Lakeshore motif under scrutiny
Homes dominating the natural landscape of the lake will be an issue that takes center stage at a Tahoe Regional Planning Agency meeting Wednesday.
This meeting is likely to be as emotional as one held last month, which drew dozens of lakeshore homeowners. They spoke against the agency’s proposal to revamp a method used to determine how homes, and other structures, affect the scenic quality of Lake Tahoe’s shoreline.
A report released by the agency, the 2001 Threshold Evaluation, says scenic quality at the Lake Tahoe Basin, especially along the shoreline, is in decline and has been since 1991.
At a meeting last month, the Advisory Planning Commission, an arm of the TRPA which reviews proposals before they’re voted on by the governing board, asked staff to provide specific examples of how the new system would affect existing houses and future projects.
This week, staff is expected to present those examples and answer a number of questions asked by APC members and the public, such as: Why wouldn’t a larger section of a house be allowed to face the lake if the home is being built on a larger piece of property?
The agency’s answer, in part, has been to increase a proposed cap in the system to allow 3,300 square feet of a home, if screened sufficiently, to face the lake instead of 2,200, presented at last month’s meeting.
Jan Brisco, executive director at Tahoe Lakefront Owners’ Association, said despite the change, the people she represents still aren’t satisfied with the proposed system.
“It was 4,500 square feet,” Brisco said. “It’s a moving target. The only way to get to 3,300 is to get a perfect score in every category.”
The system aims to calculate visual magnitude of structure, or how much it contrasts with the natural landscape.
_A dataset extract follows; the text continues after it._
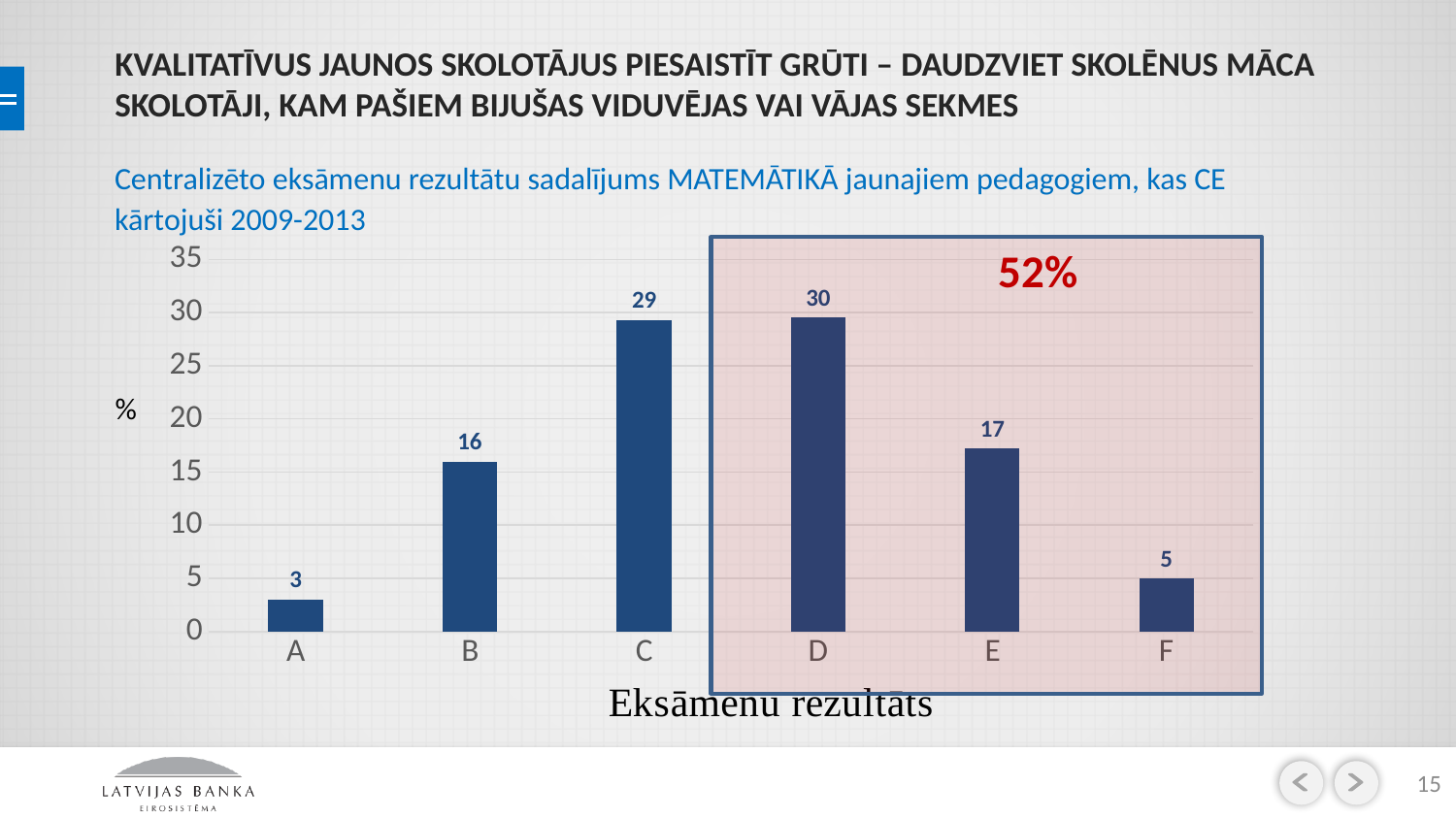
Which category has the highest value? D Which category has the lowest value? A What is the value for category E? 17 Is the value for B greater or less than 20? less How many categories are shown on the x axis? 6 Which is larger, the value for E or the value for F? E What is the value for category D? 30 What is the difference between the values for C and B? 13 What percentage is printed in red inside the highlighted box on the chart? 52% What is the total of the values for D, E and F? 52 What kind of chart is shown? bar chart What is the value for category A? 3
White paint and a shiny metal roof are the last things the TRPA wants to see. But if a home is painted an earthtone color, screened with vegetation, and architecturally designed to blend with the landscape, it will be easier to get a desired project approved.
“(The new system) is not really that different from what we’re already doing,” said Jill Keller, agency spokeswoman. “We’re taking a system that’s more subjective and making it quantifiable. People are scared, I don’t know how to explain it.
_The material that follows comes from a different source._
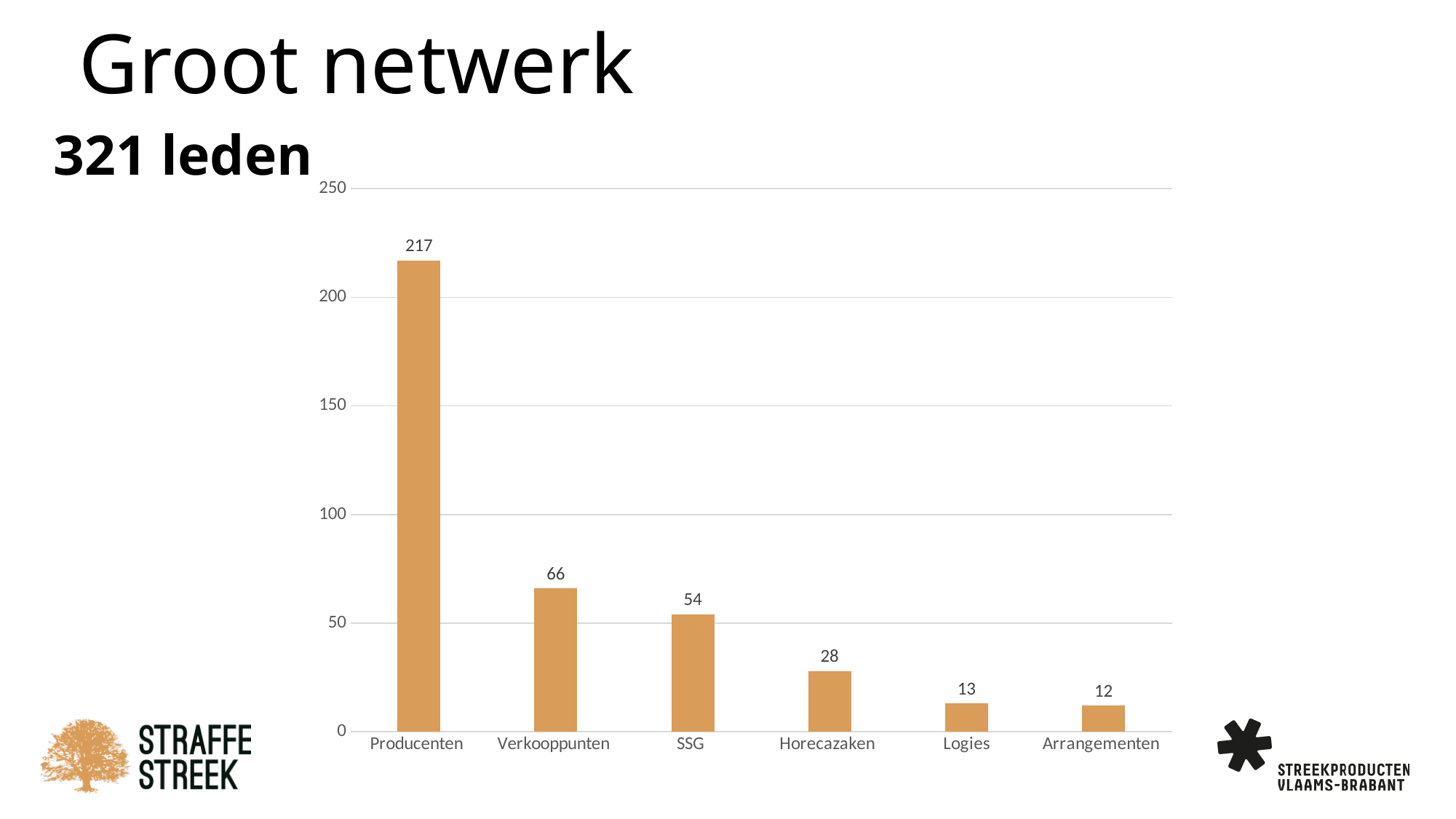
What is the value for Producenten? 217 What is the value for Verkooppunten? 66 Which category has the highest value? Producenten What is the difference between the values for SSG and Horecazaken? 26 Which is larger, the value for Verkooppunten or the value for SSG? Verkooppunten What is the difference between the values for Producenten and Verkooppunten? 151 What is the value for Arrangementen? 12 How many categories are shown on the x axis? 6 Which category has the lowest value? Arrangementen Do the values rise or fall from left to right along the x axis? Fall What is the value for Horecazaken? 28 What kind of chart is shown on the slide? Bar chart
“Think of the millions of people who come here to see the clear water, trees, (and) natural landscape. That voice really hasn’t been well represented at the public meetings. In all the surveys, people say they prefer the natural beauty of Tahoe.”
Brisco said the system would create a disincentive for lakefront homeowners to work with the TRPA. That’s because it requires scenic improvements to existing homes before a project, such as a new garage or deck, can be permitted by the agency.
“An $11,000 deck repair might require a $30,000 roof job,” Brisco said. “Is that fair? That’s an example of how the system is inequitable.
“We’re not saying ‘Let’s have no system,’ we’re objecting to this system,” she said. “This system needs more work and more time. We’ve had this document for less than a month. They need to do a cumulative analysis on how many houses are in attainment and out of attainment.”
TRPA staff memberJohn Hitchcock has been working on revamping the scenic review system for about a year. He has run at least 10 public workshops to gather suggestions. Since the last APC meetings, Hitchcock has met with interested parties, as has Juan Palma, executive director of the agency.
“In 1991, the first threshold evaluation, it noted scenic degradation; a trend toward building bigger more contrasting shore structures affecting scenic quality,” Hitchcock said. “Business as usual is not working. Scenic is still declining.”